While System Profiles define the size and capability level of a Nexus build, Distributions (also called Box Distributions) define the base operating system stack that gets grafted underneath.

Nexus is a sovereign OS, but it bootstraps by grafting existing ecosystems. Each distribution represents a different grafting strategy optimized for specific use cases.

Available Distributions

DistributionBasePrimary Use CaseStatus
NexBoxLinux (musl)Desktop, cloud, KubernetesFirst Boot Complete
OpenBoxOpenBSD 7.xARM64 appliances, satellitesRPi5 Prototype
DragonBoxDragonflyBSDEnterprise storage, Proxmox replacementPlanned (Q3 2026)

How Distributions Work

Each distribution defines:

  1. Base userland: Which OS provides the initial POSIX layer (musl/busybox, OpenBSD base, DragonflyBSD base)
  2. Init system: How services are started (Dinit, OpenBSD rc, DragonflyBSD init)
  3. Grafting source: Where packages are pulled from (Alpine, OpenBSD ports, pkgsrc)
  4. Sovereignty level: How much of the base is replaced by native Nexus components

Over time, as native Nexus components mature, the grafted base shrinks.
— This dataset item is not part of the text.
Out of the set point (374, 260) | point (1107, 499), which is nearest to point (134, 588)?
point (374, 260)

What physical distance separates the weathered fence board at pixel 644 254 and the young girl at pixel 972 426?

The endgame is a distribution that uses zero foreign code — but that requires completing all layers of the sovereign stack first.

Distribution vs Profile

These are independent axes:

  • Profile = hardware capability level (Tiny, Micro, Core, Fleet, Unikernel)
  • Distribution = software base (NexBox, OpenBox, DragonBox)

A NexBox Core is a Linux-musl workstation. An OpenBox Micro is an OpenBSD-based satellite system. Not all combinations make sense (you wouldn't run DragonBox on a Tiny profile), but the build toolkit handles this through profile-distribution compatibility matrices.